Whether it is the tester
degrading performance with poor hardware or OS settings, or
forgetting to mention crucial details that can greatly impact results, or
not using his benchmarking tools correctly, or
even widely-used tools that are themselves poorly written(!),
these errors make many benchmark results that are published
simply incorrect, and sometimes deceptive.
I am currently doing in-depth research of SSDs providing good random
write IOPS, with a focus on those based on SandForce controllers,
and here are a few examples of flaws in SSD benchmark reviews from major tech sites:
-
Out of the hundreds of reviews of the popular Intel
X18-M/X25-M drive series, not a single one mentions that random write
IOPS highly depends on the span of the LBA space being tested.
There is a difference of almost 10x between random write IOPS measured on
the full LBA space as opposed to an 8GB fraction of it:
respectively 350 IOPS and 3300 IOPS.
Intel themselves do not make the information
easily accessible. They published it for only 1 model (first generation, 50nm): you have to browse a
page
for SSD resellers and click on the link named "Intel X18-M/X25-M SATA Solid State
Drive - Enterprise Server/Storage Applications product manual addendum"
(direct link)
to access a PDF that documents the difference between measuring random
write IOPS on an 8GB span as opposed to 100% span! Also, Intel generally publish
100% span numbers for enterprise-class SSD models, but 8GB span numbers for consumer-class SSD models.
This spec is the only source documenting the 2 performance numbers for the
same SSD model (Intel publish no equivalent spec for the second generation
34nm X18-M/X25-M drive series.)
-
Two benchmarking tools,
CrystalDiskMark
and
AS SSD,
are popular despite a flaw that many reviewers noticed: they
report sequential read/write throughput results consistently inferior
to other benchmarking tools (especially for SF-1200-based SSDs.) For example
Benchmark Reviews tested the OCZ Vertex 2 120GB and these tools report
210-215MB/s while all other tools report 270-280MB/s as expected.
[Update: one explanation is that this could be due to CrystalDiskMark and
AS SSD being set up to
write and read random data,
whereas other tools use constant data, inadvertently allowing the SF-1200 controller
to aggressively optimize I/O with its transparent data deduplication and compression
features.

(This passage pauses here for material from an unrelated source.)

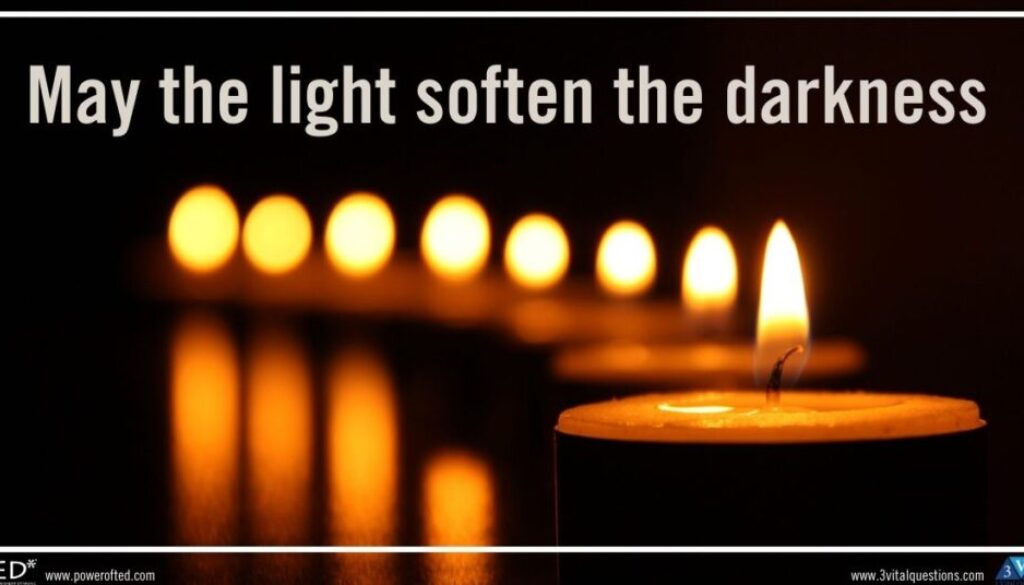 May the Light Soften the Darkness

If this is the case, then I shift my objection to all reviewers, including
Benchmark Reviews, who fail to mention how CrystalDiskMark is configured
—random or constant data— and thereby provide results that readers
cannot interpret.]
-
In this
14-page Legit Reviews article
on the OCZ Vertex 2 100GB drive, the test system is preventing the drive from showing
its full potential in sequential reads: there is a bottleneck at 230MB/s when this
SSD is known to reach 270MB/s as confirmed by many other reviews:
Anandtech,
Techspot, etc.
This indicates either a problem with the test system, or aging of the SSD which engaged the
wear-leveling algorithms, degrading performance.
-
Benchmark
Reviews admits here they made the mistake of publishing several SSD benchmarks
with IOPS numbers measured with an I/O queue depth of 1, instead of 32
which is the maximum allowed by NCQ and provides the maximum random IOPS performance.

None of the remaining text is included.